Data section:

BEGIN

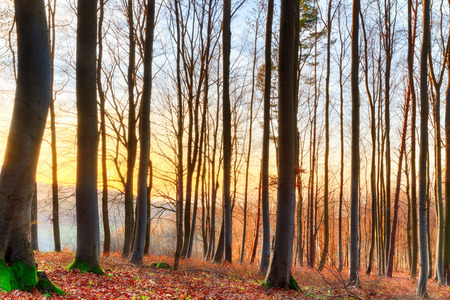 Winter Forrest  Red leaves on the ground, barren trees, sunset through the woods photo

END
BEGIN

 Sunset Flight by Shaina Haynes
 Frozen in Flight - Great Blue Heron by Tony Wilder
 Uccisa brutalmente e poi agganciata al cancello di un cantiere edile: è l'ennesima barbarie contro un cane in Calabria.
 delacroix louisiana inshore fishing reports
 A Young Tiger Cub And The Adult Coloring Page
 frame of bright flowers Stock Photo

END
BEGIN

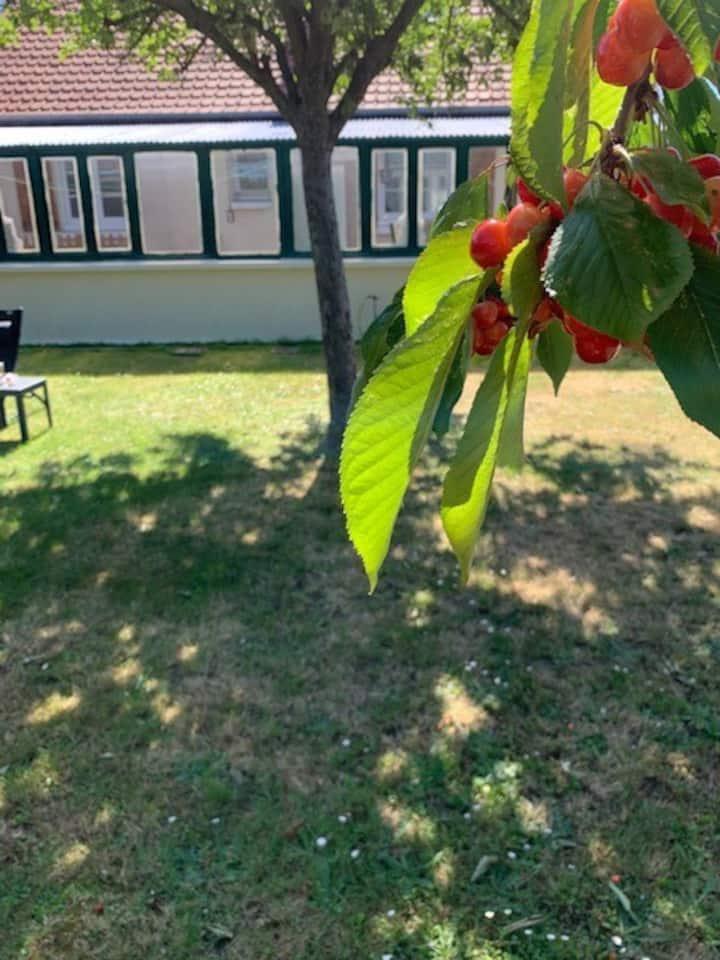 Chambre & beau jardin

END

What the task requires:
Give again, word for word, every line of the listing above from the one with "A Young Tiger" to the one with "frame of bright flowers Stock Photo", both inclusive, and nothing beyond them.

Answer box:
 A Young Tiger Cub And The Adult Coloring Page
 frame of bright flowers Stock Photo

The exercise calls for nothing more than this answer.